| ACTIVITY |
Copy the passage about the Greek thrash metal band Bio-Cancer word for word, in full.

| PAGE EXTRACT |
Bio-Cancer are a thrash metal band from Athens, Greece, formed in late 2010.

History
Among their earliest releases was a contribution to the compilation album Thrash Or Be Thrashed Vol.2. They released their first album, Ear Piercing Thrash, in 2012 under Athens Thrash Attack Records, and their second album, Tormenting the Innocent, under Candlelight Records in 2015. A music video for "F(r)iends or Fiends", from Tormenting the Innocent, was released. While Metal Forces described Tormenting the Innocent as featuring a rather generic form of thrash metal, New Noise Magazine was much more favorable, awarding the album a perfect score and praising Bio-Cancer as one of the "cutting edge thrash metal bands". Brave Words & Bloody Knuckles and Stormbringer.at consider the band's style as not particularly innovative, but well-written. Venia Mag found the band energetic and technically precise but with a monotonous sound.
Bio-Cancer have toured with several popular metal acts such as Sodom, Onslaught, Rotting Christ, Xentrix, Artillery, and Marduk. The band's musical style has been compared to that of other underground Greek bands Flames, Acid Death, Suicidal Angels, and Insidead, as well as other bands such as Sodom, Kreator, Testament, and Shrapnel. Brave Words & Bloody Knuckles noted that Bio-Cancer mixes elements of Teutonic thrash metal with elements of Bay Area thrash metal, and that Lefteris uses some speed metal and black metal style vocals that add some variety to the band's sound. Metal.de compared Lefteris's vocals style to those of Chance Garnette of Skeletonwitch.

| DATA SUPPLIED |
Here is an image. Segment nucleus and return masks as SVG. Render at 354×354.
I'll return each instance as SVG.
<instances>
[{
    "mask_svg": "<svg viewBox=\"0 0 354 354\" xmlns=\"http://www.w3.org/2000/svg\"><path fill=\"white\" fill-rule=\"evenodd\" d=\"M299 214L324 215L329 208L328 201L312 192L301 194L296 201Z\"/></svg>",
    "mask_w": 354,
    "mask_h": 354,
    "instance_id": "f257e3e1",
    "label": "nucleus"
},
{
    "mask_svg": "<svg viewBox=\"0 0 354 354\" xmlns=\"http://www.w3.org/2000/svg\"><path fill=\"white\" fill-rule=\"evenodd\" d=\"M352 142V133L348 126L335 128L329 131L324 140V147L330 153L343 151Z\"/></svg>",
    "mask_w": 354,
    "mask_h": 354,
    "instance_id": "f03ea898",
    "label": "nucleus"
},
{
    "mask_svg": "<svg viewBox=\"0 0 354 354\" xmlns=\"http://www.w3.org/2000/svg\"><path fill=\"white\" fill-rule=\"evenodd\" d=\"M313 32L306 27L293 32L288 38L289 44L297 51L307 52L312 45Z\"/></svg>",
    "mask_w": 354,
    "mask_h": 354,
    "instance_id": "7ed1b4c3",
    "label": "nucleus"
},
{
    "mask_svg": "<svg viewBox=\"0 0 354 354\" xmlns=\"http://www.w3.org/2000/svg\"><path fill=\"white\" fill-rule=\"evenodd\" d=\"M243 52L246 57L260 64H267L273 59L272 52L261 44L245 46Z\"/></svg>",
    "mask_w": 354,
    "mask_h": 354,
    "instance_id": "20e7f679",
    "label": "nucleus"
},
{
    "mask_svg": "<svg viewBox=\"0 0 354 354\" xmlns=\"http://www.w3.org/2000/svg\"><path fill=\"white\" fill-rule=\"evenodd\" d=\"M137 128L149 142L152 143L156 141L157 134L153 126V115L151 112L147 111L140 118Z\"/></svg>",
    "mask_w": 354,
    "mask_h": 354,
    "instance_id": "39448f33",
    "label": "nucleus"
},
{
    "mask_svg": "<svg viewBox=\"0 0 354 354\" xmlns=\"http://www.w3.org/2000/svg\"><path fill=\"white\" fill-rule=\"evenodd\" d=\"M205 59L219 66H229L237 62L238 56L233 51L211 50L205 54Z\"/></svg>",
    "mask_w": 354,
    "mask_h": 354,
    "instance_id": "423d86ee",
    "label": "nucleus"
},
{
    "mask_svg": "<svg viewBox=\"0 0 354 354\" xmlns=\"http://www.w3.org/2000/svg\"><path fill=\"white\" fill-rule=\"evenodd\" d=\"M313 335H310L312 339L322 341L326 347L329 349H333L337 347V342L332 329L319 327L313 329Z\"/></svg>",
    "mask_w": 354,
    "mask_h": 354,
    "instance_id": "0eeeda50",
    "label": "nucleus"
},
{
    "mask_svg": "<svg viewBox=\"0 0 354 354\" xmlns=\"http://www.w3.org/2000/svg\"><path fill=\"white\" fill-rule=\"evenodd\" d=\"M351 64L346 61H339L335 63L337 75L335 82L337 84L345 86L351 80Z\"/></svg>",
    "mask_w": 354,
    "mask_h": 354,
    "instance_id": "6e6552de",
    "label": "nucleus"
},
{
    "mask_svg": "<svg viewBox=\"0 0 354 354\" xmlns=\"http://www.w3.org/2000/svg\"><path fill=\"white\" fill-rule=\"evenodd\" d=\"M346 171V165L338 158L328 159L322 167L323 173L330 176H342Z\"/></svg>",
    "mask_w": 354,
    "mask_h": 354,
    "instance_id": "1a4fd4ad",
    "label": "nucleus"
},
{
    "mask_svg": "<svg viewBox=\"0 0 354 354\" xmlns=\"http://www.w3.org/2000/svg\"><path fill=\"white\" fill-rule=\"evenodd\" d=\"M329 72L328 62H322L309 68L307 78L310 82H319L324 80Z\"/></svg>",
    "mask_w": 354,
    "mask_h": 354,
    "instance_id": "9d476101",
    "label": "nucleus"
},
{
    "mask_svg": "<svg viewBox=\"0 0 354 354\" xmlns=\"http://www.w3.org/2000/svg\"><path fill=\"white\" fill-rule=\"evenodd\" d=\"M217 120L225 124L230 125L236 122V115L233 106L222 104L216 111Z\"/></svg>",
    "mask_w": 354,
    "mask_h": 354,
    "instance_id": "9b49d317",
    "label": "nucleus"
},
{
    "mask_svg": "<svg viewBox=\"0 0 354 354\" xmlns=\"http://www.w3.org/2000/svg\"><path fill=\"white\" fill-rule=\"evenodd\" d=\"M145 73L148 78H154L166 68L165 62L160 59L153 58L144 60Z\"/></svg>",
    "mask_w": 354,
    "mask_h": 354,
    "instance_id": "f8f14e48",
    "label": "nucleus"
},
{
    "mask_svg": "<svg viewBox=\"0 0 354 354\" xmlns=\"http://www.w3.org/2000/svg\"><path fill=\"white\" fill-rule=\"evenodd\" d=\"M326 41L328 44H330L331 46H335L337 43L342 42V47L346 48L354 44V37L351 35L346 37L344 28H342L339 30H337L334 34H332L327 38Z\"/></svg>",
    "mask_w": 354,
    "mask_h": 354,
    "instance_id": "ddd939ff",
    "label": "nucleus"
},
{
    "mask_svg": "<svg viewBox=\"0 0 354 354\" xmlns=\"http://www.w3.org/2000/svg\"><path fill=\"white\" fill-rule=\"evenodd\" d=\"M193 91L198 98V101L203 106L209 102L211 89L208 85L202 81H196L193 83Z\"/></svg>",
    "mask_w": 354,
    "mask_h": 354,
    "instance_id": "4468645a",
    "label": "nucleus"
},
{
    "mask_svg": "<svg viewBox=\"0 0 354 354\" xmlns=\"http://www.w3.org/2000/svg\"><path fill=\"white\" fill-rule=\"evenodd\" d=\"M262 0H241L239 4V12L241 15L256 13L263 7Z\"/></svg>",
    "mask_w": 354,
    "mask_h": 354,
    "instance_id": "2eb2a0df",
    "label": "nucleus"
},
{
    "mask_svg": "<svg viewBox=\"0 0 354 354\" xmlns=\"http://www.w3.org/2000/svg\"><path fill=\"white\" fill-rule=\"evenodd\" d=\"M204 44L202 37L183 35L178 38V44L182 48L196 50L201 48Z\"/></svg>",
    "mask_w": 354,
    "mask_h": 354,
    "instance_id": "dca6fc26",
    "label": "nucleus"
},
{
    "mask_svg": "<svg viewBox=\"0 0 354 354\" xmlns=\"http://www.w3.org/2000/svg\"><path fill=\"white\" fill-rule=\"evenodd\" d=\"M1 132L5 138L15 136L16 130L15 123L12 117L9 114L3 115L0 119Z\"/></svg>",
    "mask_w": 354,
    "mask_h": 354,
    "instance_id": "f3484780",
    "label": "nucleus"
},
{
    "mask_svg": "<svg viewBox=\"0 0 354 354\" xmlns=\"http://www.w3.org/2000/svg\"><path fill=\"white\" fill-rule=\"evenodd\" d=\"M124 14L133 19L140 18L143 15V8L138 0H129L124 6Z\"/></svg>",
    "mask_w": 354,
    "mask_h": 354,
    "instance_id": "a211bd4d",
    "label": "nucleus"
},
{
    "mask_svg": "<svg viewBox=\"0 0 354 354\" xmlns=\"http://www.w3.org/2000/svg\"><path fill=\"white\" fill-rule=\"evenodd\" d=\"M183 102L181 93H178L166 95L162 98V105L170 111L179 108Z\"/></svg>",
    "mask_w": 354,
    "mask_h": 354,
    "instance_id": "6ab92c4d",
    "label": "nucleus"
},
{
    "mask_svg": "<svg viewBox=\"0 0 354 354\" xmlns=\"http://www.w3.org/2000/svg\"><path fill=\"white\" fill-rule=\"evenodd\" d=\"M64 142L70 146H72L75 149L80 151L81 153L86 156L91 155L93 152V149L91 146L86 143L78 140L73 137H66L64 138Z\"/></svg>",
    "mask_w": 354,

| YOUR RESPONSE |
Bio-Cancer are a thrash metal band from Athens, Greece, formed in late 2010.

History
Among their earliest releases was a contribution to the compilation album Thrash Or Be Thrashed Vol.2. They released their first album, Ear Piercing Thrash, in 2012 under Athens Thrash Attack Records, and their second album, Tormenting the Innocent, under Candlelight Records in 2015. A music video for "F(r)iends or Fiends", from Tormenting the Innocent, was released. While Metal Forces described Tormenting the Innocent as featuring a rather generic form of thrash metal, New Noise Magazine was much more favorable, awarding the album a perfect score and praising Bio-Cancer as one of the "cutting edge thrash metal bands". Brave Words & Bloody Knuckles and Stormbringer.at consider the band's style as not particularly innovative, but well-written. Venia Mag found the band energetic and technically precise but with a monotonous sound.
Bio-Cancer have toured with several popular metal acts such as Sodom, Onslaught, Rotting Christ, Xentrix, Artillery, and Marduk. The band's musical style has been compared to that of other underground Greek bands Flames, Acid Death, Suicidal Angels, and Insidead, as well as other bands such as Sodom, Kreator, Testament, and Shrapnel. Brave Words & Bloody Knuckles noted that Bio-Cancer mixes elements of Teutonic thrash metal with elements of Bay Area thrash metal, and that Lefteris uses some speed metal and black metal style vocals that add some variety to the band's sound. Metal.de compared Lefteris's vocals style to those of Chance Garnette of Skeletonwitch.